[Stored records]
*****
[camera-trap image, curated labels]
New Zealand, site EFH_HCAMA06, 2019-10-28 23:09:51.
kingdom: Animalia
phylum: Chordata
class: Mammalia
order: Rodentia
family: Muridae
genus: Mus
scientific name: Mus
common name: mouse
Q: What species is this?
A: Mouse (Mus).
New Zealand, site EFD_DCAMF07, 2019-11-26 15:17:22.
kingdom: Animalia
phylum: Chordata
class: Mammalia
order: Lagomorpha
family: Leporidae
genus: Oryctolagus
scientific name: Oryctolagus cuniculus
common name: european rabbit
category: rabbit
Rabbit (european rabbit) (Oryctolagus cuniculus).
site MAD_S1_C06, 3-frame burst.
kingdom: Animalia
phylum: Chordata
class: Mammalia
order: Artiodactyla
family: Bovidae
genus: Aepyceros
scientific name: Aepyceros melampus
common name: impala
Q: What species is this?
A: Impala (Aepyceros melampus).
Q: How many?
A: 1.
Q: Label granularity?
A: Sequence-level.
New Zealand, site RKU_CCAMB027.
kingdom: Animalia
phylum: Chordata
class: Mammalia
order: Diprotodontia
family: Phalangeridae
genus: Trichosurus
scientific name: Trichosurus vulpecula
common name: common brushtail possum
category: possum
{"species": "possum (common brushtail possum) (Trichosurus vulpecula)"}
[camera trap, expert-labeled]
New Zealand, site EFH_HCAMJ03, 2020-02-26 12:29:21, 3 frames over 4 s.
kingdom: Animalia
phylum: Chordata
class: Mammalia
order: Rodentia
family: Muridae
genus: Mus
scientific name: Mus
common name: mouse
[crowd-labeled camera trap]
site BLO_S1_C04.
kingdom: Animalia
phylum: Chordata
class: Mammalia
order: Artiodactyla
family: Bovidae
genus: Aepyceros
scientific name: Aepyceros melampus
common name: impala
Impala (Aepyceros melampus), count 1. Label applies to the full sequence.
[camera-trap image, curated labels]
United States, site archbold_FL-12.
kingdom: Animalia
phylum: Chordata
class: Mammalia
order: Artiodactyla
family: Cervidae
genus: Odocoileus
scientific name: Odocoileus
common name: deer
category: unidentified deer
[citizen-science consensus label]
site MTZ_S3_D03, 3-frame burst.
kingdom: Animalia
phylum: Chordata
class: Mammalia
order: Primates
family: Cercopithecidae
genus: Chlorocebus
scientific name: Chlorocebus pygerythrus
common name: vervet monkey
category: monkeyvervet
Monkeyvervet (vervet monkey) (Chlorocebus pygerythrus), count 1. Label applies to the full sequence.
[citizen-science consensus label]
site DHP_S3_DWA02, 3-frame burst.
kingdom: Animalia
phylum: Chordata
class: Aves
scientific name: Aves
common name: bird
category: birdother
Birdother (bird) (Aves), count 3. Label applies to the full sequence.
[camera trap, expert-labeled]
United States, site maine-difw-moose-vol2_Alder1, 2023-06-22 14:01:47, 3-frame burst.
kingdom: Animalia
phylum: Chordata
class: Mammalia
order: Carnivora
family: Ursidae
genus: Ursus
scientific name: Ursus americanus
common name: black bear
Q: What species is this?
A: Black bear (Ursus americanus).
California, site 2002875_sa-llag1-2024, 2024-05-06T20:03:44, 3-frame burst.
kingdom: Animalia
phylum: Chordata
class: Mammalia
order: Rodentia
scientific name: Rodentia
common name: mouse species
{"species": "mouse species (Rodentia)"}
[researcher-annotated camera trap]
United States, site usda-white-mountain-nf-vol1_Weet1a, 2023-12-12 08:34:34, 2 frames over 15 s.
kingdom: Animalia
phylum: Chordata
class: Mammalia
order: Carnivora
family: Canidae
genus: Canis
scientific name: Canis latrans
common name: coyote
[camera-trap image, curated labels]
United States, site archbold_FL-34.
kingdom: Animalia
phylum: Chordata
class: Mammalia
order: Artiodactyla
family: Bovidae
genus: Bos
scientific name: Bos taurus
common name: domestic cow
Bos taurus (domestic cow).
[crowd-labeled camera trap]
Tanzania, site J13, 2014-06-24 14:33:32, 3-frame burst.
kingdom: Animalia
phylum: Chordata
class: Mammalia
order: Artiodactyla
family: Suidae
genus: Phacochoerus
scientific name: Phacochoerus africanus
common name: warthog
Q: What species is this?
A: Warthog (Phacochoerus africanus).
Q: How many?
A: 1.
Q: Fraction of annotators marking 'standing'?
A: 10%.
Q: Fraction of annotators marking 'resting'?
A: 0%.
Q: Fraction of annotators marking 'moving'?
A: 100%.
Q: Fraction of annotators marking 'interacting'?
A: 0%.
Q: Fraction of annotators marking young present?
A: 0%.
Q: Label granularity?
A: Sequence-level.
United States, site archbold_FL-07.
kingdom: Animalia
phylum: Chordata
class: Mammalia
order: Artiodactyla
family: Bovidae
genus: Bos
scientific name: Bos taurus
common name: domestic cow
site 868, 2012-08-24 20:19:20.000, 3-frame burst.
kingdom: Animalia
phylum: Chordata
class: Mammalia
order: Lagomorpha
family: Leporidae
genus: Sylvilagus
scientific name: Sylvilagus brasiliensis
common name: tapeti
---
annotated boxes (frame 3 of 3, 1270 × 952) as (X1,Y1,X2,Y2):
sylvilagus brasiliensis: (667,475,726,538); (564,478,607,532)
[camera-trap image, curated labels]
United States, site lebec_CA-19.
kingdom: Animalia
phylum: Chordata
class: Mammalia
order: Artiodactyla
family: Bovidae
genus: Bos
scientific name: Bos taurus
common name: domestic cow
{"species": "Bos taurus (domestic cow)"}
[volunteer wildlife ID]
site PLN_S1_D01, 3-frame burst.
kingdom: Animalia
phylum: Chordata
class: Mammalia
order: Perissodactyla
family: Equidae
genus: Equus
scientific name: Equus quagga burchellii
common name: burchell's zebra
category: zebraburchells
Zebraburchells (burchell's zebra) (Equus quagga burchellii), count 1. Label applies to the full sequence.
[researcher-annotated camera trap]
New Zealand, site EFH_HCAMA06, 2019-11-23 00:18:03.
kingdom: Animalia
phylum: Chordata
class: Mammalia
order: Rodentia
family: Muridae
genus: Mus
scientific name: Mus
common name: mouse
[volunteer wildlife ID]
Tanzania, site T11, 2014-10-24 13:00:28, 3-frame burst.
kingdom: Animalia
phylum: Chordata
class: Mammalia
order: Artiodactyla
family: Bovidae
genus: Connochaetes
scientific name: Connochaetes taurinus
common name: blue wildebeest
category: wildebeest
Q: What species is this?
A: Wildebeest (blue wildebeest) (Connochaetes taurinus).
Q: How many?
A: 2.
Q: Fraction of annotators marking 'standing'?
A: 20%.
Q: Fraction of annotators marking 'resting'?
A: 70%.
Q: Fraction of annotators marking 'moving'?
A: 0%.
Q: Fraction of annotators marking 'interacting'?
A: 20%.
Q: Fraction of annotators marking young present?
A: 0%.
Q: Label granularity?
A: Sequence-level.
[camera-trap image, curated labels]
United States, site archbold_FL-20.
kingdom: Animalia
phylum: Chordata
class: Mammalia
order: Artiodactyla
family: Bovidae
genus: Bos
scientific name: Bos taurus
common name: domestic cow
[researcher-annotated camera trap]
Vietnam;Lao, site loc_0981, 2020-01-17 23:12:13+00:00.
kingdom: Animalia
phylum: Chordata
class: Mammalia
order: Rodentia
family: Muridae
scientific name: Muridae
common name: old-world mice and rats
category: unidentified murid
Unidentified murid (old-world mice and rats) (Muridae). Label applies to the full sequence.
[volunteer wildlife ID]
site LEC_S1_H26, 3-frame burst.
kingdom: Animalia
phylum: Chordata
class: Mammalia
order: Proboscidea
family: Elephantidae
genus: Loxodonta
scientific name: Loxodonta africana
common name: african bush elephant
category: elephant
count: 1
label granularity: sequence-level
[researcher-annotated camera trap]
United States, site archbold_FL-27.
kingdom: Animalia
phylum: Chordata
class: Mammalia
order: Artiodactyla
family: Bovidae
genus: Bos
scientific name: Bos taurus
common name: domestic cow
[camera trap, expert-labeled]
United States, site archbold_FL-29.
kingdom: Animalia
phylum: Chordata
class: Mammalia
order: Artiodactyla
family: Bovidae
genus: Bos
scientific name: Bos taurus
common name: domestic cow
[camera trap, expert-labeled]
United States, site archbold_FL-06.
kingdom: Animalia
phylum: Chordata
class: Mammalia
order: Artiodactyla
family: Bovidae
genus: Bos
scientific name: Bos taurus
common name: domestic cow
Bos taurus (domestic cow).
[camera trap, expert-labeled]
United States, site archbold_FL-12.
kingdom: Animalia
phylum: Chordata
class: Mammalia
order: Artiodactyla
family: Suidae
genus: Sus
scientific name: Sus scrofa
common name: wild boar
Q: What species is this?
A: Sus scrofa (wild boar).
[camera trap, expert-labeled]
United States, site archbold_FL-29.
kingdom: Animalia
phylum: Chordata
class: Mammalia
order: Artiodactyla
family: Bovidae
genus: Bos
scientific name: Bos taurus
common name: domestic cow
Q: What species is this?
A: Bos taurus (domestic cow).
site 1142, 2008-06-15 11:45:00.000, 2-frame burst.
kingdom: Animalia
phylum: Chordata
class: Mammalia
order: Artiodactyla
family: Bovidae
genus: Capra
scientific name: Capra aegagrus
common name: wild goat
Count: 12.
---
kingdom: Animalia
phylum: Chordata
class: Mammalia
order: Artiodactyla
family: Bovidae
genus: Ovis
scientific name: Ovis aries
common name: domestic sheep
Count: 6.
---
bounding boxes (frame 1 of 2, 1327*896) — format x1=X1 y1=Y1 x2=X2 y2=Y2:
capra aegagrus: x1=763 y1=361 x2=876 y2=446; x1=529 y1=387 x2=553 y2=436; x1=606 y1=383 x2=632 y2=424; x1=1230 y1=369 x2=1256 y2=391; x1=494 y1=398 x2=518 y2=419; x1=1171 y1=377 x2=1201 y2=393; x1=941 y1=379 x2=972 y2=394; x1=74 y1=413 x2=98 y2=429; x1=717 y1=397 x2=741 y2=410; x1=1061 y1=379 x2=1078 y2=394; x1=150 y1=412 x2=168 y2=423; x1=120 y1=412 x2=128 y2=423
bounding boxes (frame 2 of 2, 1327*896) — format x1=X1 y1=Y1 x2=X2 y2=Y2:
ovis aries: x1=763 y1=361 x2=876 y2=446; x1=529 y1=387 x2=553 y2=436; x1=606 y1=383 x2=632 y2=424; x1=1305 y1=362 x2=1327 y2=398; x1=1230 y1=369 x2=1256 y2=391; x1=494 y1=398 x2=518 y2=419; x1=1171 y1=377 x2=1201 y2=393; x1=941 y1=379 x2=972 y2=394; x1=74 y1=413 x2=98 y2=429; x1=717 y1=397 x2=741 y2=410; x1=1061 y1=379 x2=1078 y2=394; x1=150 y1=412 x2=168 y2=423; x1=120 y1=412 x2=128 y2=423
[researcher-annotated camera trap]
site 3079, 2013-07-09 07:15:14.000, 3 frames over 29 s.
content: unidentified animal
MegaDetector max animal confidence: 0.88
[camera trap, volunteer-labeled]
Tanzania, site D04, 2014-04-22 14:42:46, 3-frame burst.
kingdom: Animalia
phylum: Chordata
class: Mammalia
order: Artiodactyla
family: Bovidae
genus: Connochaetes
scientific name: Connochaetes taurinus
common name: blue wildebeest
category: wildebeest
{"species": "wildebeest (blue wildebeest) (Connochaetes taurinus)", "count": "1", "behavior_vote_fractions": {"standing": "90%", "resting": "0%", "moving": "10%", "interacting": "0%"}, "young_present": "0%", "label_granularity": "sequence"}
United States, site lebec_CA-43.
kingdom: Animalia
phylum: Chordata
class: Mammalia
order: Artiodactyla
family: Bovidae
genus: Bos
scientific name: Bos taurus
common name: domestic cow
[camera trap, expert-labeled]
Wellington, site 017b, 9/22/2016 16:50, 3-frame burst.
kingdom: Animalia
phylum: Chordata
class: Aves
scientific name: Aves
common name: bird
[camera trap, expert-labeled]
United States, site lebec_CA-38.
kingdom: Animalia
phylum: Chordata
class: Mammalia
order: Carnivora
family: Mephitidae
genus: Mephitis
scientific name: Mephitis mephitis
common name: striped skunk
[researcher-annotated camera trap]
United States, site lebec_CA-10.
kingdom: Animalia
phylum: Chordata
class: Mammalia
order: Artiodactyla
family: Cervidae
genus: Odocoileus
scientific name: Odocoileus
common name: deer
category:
*****
Only the lines from the one containing "genus: Mephitis" through the end of the data above are wanted, both ends included; restate them word for word.

genus: Mephitis
scientific name: Mephitis mephitis
common name: striped skunk
[researcher-annotated camera trap]
United States, site lebec_CA-10.
kingdom: Animalia
phylum: Chordata
class: Mammalia
order: Artiodactyla
family: Cervidae
genus: Odocoileus
scientific name: Odocoileus
common name: deer
category:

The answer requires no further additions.